How to Bundle Hypervectors
===========================

Bundling combines multiple hypervectors into one that is *similar to all
inputs*. Four equivalent ways to bundle are provided.

Four bundling methods
---------------------

**1. Instance method**: bundle one hypervector with others:

.. code-block:: python

   import pyhdc

   enc = pyhdc.MAP_C(dimension=10_000)
   a, b, c = enc.generate(), enc.generate(), enc.generate()

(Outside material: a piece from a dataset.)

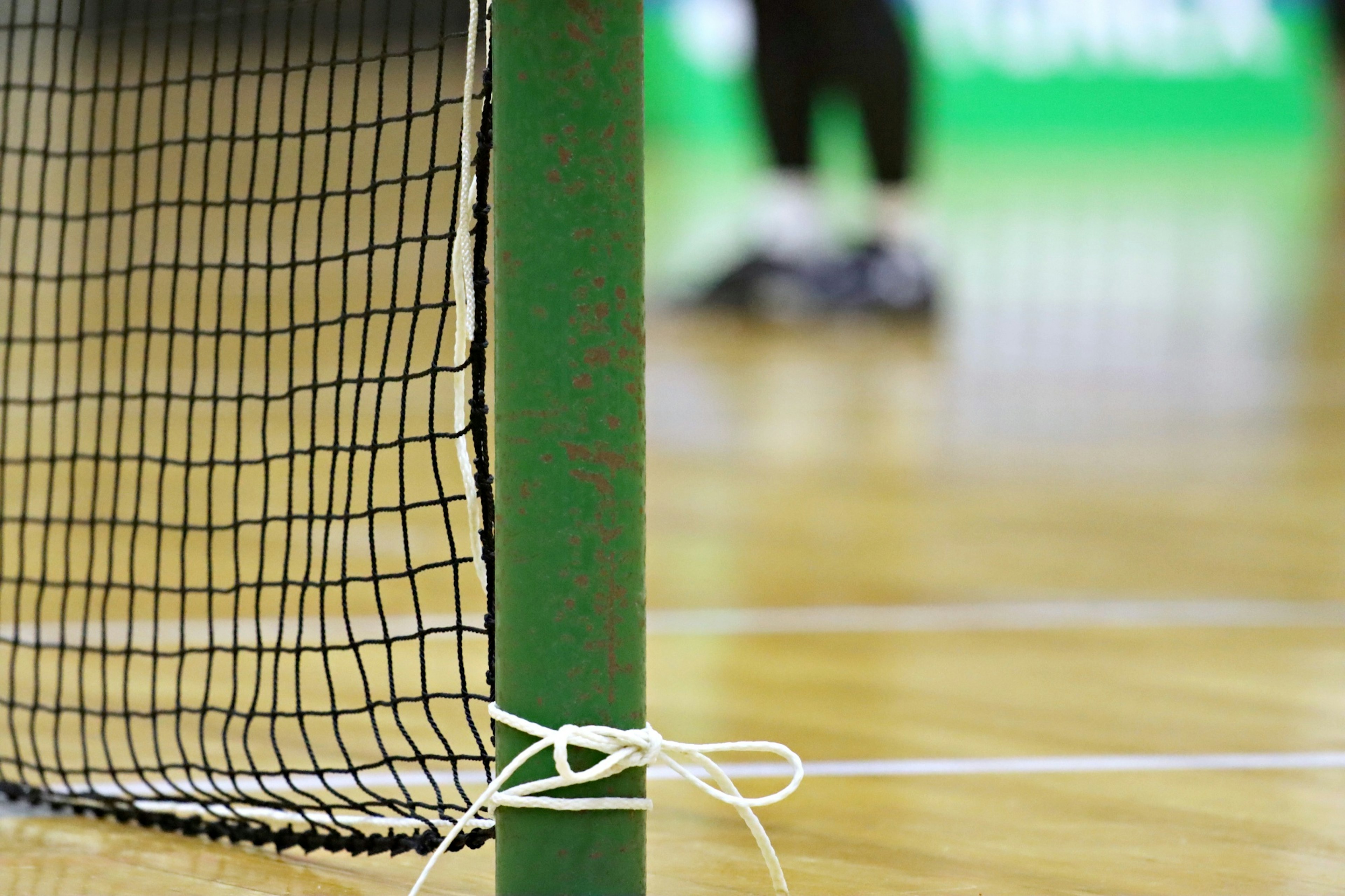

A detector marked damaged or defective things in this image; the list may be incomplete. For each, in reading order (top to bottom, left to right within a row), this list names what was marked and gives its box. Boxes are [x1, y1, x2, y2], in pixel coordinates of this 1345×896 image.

rusty green pole [495, 0, 646, 888]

   result = a.bundle(b, c)   # result is similar to a, b, and c

**2. Encoding method**: bundle via the encoding object:

.. code-block:: python

   result = enc.bundle(a, b, c)

You can also pass a list:

.. code-block:: python

   hvs    = [enc.generate() for _ in range(10)]
   result = enc.bundle(*hvs)

**3. Convenience function**: module-level shortcut:

.. code-block:: python

   result = pyhdc.bundle(a, b, c)

**4. Batched bundling**: bundle multiple groups at once:

.. code-block:: python

   # Bundle [[a,b], [c,d]] -> returns [bundle(a,b), bundle(c,d)]
   results = enc.bundle([a, b], [c, d])   # list of two Hypervectors

Collapse a whole batch to one prototype
----------------------------------------

A batch of ``N`` hypervectors is a ``(D, N)`` array, where each column is one
hypervector. Passing such a batch to ``bundle`` folds over the ``N`` columns and
returns a single ``(D,)`` prototype:

.. code-block:: python

   import pyhdc

   enc   = pyhdc.MAP_C(dimension=10_000)
   batch = enc.generate(size=(10_000, 50))   # 50 vectors as columns (shape: (10000, 50))
   # collapse the 50 columns into one prototype
   result = enc.bundle(batch)
   print(result.shape)   # (10000,)

Choose which axis to collapse
------------------------------

A higher-rank batch is a ``(D, N, M)`` tensor, where axis 0 is the dimension
``D`` and each trailing-axis column is one hypervector. The ``axis`` keyword
selects which batch axis ``bundle`` folds over.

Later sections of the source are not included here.